- _WRITTEN INSTRUCTION_
Return, word for word, the part of the records that starts with the line containing "From the set" and continues through the end of the records, including that opening line.

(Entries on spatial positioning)
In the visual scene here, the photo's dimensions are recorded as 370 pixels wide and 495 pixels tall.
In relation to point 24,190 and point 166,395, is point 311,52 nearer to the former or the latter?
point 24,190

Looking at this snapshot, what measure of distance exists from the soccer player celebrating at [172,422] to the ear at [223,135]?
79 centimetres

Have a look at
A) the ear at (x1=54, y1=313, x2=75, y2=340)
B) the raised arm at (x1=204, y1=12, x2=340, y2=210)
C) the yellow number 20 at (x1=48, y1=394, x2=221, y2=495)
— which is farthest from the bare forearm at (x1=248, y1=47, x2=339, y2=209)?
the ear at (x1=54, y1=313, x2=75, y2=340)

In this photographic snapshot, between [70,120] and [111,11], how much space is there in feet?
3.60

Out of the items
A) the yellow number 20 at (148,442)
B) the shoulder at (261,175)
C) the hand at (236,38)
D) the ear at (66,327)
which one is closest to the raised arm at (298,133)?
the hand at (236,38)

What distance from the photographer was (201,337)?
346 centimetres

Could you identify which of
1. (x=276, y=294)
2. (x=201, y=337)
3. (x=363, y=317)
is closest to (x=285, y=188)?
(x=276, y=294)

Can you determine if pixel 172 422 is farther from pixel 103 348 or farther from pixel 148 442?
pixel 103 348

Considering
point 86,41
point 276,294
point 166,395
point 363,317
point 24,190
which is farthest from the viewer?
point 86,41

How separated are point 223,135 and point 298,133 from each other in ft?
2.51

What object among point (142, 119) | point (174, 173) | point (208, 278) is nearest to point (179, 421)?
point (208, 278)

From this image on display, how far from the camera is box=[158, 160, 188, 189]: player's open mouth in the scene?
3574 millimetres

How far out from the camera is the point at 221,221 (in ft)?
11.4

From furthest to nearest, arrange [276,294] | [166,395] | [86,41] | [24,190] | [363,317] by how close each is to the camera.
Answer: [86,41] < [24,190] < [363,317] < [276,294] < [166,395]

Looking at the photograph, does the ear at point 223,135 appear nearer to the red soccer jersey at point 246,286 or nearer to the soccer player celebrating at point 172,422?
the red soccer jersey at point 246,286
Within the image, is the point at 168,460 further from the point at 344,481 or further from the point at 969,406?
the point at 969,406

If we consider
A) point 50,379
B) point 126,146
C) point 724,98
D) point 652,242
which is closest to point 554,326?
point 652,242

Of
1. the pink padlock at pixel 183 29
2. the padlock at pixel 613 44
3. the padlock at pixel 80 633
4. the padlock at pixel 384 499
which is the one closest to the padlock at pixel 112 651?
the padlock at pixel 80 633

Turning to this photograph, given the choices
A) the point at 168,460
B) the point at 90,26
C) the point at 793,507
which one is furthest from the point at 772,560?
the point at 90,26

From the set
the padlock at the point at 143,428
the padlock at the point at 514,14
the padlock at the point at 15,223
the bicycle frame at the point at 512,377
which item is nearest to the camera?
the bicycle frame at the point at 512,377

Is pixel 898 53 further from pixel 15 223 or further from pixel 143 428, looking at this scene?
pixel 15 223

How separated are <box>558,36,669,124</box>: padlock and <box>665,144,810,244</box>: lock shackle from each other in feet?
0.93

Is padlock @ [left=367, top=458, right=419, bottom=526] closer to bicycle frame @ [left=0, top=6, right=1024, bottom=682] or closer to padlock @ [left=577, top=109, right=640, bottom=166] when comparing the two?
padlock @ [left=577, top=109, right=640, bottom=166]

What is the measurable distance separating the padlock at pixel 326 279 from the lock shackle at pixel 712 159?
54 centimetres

- _RESPONSE_
From the set
the padlock at the point at 143,428
the padlock at the point at 514,14
the padlock at the point at 15,223
the bicycle frame at the point at 512,377
which item is nearest to the camera?
the bicycle frame at the point at 512,377

Is pixel 898 53 further from pixel 15 223 or further from pixel 143 428, looking at this scene?
pixel 15 223

How separated are <box>558,36,669,124</box>: padlock and <box>665,144,810,244</box>: lock shackle from each other in feet?
0.93

Is padlock @ [left=367, top=458, right=419, bottom=526] closer to bicycle frame @ [left=0, top=6, right=1024, bottom=682] or closer to padlock @ [left=577, top=109, right=640, bottom=166] when comparing the two?
padlock @ [left=577, top=109, right=640, bottom=166]

What is the measurable distance separating the padlock at pixel 326 279 from the lock shackle at pixel 712 159?
54 centimetres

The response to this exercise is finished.